God of all truth, we give thanks for your faithful utterance of reality.
In your truthfulness, you have called the world ‘very good.’
In your truthfulness, you have promised,
‘I have loved you with an everlasting love.’
In your truthfulness, you have assured,
‘This is my beloved Son.’
In your truthfulness, you have voiced, ‘Fear not, I am with you.’
In your truthfulness, you have guaranteed that
‘Nothing shall separate us from your love
in Jesus Christ.’
It is your truthfulness that we love.
And yet, we live in a world phoney down deep
in which we participate at a slant.
Ours is a seduced world,
where we call evil good and good evil,
where we put darkness for light and light for darkness,
where we call bitter sweet and sweet bitter (Isa 5:20),
where we call war peace and peace war,
so that we rarely see the truth of the matter.
Give us courage to depart the pretend world of euphemism,
to call things by their right name,
to use things for their right use,
to love our neighbour as you love us.
Overwhelm our fearful need to distort,
that we may fall back into your truth-telling about us,
that we may be tellers of truth and practitioners of truth.
We pray in the name of the One whom you have filled
with ‘grace and truth.’ Amen.
Walter Brueggemann: On reading Jeremiah 23 / October 29, 2001
In The Prophetic Imagination Walter Brueggemann declares:
‘the task of prophetic ministry is to nurture, nourish, and evoke a consciousness and perception alternative to the consciousness and perception of the dominant culture around us’.
Brueggemann explores the patterns of prophecy in the Old Testament in order to inspire and challenge the church to engage in such ministry today. The teacher is also the practitioner and this prayer from Awed to Heaven, Rooted in Earth is a powerful example of Brueggemann’s prophetic sensitivity to contemporary culture. There is beauty and goodness in our culture, though one would be hard pressed to recognise this from the picture mediated to us through the press and broadcast industry. Yet, there is also a sense that we live in an age where we no longer know what is true and what is false and where public policy and private judgement are dictated by what is perceived to be popular and what we can get away with.

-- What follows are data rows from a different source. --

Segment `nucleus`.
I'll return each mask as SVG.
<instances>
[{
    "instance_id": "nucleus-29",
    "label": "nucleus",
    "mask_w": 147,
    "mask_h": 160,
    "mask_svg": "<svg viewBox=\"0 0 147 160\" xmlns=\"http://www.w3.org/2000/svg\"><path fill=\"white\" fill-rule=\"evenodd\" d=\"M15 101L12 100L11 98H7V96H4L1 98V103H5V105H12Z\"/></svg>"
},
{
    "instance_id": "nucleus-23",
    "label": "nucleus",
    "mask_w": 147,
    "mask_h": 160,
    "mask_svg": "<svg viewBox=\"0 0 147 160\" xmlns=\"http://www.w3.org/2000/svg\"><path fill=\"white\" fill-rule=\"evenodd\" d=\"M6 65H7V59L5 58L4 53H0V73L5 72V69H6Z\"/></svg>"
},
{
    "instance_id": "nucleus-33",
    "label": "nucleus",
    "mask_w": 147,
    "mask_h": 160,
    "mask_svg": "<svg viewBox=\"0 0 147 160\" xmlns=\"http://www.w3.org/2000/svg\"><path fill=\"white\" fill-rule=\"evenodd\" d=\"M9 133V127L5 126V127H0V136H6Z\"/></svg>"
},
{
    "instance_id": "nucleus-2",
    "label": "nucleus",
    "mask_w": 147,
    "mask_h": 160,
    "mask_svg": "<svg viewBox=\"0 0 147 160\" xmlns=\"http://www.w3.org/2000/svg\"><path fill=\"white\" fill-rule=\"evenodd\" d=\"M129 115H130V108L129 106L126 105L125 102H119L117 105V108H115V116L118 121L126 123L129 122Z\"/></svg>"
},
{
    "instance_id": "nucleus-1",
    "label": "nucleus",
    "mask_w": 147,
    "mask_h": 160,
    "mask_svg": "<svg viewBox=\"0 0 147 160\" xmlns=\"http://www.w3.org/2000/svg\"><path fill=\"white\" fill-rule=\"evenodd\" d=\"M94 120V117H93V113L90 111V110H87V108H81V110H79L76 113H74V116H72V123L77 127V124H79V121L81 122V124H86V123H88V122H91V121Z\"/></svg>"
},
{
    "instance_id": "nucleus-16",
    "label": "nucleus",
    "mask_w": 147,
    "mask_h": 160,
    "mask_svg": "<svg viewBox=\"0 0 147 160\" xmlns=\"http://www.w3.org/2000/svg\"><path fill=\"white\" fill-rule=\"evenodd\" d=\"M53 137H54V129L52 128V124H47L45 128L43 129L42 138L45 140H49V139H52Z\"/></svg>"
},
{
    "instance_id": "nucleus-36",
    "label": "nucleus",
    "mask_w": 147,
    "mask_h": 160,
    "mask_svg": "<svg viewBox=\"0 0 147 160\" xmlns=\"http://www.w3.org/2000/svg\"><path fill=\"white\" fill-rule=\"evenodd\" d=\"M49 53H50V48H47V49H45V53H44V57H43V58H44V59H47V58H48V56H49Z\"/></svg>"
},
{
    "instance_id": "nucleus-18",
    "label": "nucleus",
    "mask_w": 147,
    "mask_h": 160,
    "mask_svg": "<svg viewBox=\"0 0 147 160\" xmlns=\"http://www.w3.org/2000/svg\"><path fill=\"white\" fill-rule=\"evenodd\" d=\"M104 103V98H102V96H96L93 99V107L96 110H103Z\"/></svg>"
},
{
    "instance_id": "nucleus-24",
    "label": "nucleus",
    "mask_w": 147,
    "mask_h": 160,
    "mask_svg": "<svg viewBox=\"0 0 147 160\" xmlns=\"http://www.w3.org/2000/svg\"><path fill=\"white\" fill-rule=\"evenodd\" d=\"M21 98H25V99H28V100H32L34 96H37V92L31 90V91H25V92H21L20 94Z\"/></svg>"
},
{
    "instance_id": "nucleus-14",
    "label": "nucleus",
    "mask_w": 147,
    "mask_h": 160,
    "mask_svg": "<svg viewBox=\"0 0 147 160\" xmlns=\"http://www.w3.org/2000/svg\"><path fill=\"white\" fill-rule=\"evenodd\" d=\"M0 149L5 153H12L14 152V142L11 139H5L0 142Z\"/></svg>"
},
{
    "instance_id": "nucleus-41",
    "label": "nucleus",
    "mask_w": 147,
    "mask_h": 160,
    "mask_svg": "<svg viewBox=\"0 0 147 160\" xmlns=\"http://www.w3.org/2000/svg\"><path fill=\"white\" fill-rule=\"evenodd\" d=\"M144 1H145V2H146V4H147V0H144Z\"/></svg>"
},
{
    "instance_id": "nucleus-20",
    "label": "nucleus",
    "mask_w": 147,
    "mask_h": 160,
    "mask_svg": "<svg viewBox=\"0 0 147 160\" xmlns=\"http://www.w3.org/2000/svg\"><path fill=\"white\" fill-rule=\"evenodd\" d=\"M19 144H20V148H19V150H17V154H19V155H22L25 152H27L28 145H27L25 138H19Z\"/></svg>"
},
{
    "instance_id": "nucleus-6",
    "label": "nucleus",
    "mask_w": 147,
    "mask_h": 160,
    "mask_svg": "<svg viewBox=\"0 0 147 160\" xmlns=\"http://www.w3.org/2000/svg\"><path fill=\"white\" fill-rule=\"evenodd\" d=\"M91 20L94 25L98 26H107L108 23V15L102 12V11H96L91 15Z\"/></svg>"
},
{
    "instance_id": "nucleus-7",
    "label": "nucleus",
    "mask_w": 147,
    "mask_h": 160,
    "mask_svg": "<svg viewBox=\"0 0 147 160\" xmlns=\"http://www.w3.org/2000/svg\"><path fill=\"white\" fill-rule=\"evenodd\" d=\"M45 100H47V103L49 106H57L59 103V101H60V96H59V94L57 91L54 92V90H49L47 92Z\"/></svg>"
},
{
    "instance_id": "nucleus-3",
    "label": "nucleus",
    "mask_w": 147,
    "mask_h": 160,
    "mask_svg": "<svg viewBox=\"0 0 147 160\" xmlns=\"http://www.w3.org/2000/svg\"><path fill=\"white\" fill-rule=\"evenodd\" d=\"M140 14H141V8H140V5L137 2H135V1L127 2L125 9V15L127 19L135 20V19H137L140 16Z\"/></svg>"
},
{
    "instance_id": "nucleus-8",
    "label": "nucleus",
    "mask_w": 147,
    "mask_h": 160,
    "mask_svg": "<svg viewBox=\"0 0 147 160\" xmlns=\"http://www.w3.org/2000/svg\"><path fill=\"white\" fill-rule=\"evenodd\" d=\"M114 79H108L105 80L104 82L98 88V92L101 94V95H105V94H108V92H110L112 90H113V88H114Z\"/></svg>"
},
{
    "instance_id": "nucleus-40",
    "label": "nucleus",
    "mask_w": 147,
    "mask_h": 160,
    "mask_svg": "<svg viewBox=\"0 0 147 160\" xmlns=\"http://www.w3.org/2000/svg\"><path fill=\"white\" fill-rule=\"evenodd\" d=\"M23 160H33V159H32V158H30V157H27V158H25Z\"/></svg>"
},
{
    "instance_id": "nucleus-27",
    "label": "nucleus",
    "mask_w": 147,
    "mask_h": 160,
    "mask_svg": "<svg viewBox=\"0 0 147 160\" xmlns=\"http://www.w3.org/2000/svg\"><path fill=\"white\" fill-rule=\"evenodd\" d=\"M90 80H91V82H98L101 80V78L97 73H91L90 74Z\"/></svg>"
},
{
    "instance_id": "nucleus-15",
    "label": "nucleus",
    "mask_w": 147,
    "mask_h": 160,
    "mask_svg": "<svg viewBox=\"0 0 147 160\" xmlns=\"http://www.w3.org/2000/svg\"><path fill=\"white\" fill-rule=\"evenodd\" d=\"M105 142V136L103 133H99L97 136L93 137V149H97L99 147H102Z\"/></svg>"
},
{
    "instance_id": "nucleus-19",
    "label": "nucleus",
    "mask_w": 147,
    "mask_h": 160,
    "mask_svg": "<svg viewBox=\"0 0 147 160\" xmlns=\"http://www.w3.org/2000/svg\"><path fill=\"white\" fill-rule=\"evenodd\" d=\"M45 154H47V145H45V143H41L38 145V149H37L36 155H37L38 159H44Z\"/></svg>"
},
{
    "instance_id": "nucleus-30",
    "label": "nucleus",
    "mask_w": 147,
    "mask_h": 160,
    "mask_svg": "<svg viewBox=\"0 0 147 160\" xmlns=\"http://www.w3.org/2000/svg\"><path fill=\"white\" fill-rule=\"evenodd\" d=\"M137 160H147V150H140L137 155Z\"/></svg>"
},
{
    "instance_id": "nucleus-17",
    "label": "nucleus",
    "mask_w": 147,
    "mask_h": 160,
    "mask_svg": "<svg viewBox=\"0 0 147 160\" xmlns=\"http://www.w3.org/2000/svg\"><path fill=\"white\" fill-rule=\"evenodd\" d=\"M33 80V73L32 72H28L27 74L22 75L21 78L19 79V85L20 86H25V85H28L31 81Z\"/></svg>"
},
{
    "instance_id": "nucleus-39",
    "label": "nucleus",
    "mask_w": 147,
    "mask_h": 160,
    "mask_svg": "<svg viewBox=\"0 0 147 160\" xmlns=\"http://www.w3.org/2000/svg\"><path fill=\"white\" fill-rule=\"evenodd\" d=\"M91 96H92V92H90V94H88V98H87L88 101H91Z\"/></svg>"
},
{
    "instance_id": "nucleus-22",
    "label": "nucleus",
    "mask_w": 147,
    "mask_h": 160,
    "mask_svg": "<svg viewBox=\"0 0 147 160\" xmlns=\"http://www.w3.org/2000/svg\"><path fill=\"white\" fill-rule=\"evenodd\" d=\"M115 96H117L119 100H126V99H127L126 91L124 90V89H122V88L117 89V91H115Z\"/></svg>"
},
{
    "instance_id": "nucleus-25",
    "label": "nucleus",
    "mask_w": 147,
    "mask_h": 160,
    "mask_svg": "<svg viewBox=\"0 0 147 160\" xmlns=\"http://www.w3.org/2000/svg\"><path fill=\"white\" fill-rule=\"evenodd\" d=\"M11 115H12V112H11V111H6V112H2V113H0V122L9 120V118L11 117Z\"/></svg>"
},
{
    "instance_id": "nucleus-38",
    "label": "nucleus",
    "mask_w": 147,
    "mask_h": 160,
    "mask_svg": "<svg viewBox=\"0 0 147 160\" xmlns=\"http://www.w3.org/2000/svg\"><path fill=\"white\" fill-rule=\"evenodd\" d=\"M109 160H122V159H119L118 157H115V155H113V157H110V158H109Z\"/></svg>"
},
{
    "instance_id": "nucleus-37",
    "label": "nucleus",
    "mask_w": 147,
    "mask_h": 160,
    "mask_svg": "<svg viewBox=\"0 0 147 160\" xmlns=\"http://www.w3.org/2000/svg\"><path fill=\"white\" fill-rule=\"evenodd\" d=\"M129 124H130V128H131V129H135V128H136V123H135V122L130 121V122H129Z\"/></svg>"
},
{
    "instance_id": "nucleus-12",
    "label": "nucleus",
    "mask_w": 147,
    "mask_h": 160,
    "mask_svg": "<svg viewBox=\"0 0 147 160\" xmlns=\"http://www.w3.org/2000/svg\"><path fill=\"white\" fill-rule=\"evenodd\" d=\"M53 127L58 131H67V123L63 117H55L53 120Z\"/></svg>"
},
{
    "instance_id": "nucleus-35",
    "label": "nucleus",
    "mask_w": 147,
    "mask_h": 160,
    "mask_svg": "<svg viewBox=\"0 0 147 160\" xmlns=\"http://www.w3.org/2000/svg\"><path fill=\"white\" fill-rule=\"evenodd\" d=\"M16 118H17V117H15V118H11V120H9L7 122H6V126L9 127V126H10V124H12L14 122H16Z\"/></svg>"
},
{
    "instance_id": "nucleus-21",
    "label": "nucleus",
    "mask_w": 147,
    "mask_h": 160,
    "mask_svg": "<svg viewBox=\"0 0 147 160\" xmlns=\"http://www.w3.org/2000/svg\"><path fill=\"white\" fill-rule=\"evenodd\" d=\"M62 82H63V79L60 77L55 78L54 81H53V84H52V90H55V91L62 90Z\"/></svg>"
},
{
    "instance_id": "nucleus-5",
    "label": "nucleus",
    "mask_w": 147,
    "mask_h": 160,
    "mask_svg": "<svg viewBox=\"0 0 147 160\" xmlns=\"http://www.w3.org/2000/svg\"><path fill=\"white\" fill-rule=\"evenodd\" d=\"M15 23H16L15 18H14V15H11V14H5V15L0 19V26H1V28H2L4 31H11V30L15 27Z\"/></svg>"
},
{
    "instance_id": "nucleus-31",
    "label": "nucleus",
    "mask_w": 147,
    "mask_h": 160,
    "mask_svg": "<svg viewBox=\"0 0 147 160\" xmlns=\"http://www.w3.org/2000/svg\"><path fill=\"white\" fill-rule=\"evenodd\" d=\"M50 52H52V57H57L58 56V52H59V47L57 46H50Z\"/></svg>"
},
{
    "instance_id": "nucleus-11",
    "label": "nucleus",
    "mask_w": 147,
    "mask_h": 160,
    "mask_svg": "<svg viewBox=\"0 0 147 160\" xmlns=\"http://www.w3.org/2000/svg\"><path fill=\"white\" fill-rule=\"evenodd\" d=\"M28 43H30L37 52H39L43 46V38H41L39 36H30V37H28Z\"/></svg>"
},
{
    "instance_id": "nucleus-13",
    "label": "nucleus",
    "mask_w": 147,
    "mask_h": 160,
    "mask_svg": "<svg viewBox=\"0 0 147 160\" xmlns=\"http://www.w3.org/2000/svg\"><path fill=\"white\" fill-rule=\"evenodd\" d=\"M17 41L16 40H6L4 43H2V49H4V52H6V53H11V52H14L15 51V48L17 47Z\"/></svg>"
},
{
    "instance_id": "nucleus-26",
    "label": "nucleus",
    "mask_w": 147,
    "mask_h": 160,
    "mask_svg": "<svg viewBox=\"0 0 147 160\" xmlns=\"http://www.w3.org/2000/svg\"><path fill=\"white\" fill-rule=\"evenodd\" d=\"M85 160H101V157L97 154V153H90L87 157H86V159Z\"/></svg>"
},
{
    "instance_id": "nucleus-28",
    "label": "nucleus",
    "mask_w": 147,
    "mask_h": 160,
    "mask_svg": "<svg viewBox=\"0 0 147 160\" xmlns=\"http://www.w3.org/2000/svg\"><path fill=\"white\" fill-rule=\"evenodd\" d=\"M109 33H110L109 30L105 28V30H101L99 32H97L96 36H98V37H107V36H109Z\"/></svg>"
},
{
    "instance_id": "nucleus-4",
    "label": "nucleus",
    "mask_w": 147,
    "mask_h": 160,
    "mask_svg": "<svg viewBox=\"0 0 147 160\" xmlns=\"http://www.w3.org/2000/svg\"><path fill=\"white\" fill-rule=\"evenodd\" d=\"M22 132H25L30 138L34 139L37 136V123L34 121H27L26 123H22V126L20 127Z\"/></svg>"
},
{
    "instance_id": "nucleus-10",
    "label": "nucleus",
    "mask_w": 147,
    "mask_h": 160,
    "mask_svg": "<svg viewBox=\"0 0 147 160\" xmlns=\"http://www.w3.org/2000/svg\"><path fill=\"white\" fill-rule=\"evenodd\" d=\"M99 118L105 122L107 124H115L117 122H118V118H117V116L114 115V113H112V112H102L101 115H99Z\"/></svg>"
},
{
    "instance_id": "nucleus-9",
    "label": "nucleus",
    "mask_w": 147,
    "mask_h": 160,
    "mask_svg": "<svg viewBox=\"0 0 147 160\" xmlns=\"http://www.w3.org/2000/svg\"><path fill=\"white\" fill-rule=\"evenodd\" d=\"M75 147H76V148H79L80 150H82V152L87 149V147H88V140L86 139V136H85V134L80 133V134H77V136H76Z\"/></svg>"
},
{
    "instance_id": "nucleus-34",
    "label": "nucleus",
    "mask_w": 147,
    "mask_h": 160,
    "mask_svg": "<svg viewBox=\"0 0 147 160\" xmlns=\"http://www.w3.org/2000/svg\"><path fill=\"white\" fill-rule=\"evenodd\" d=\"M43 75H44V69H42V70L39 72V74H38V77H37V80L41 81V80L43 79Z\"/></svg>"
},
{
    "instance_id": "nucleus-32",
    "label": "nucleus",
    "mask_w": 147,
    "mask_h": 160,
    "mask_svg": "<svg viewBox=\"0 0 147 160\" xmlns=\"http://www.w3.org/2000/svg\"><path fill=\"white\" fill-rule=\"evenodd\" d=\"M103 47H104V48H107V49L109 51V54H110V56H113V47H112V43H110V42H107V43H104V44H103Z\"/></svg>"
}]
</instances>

Brueggemann calls us to re-orientate ourselves and our society around the One who is truth, the One who can be trusted. The prayer suggests that our flight to the ‘pretend world of euphemism’ is driven by fear and fear does seem to be a dominant feature of our culture. Politicians react to the agenda set by the media, guided by the Daily Mail test rather than by conviction and increasingly terrified of rejection. The press, pandering to the cynicism of a public which they have engendered, publish what they think sells; driven by the need to maintain or increase circulation figures in an era of diminishing returns. Broadcasters abandon the calling to produce what informs, educates and entertains, for fear that viewers and listeners will abandon what does not offer instant gratification.
Ours is a Seduced World is a prophetic call to hear the truth about ourselves and so be released to speak and embody truth, not in a spirit of judgementalism but in the conviction that ‘the truth shall set you free’.
1 comment:
I was doing a search on this poem by Walter Brueggemann and happened across your blog. Thank you for your post.
I'm a on and off again seminarian at Fuller Seminary in Pasadena, CA. My day job is as an IT professional but this stuff feeds me...and reminds me that someday I will leave IT behind for a new calling.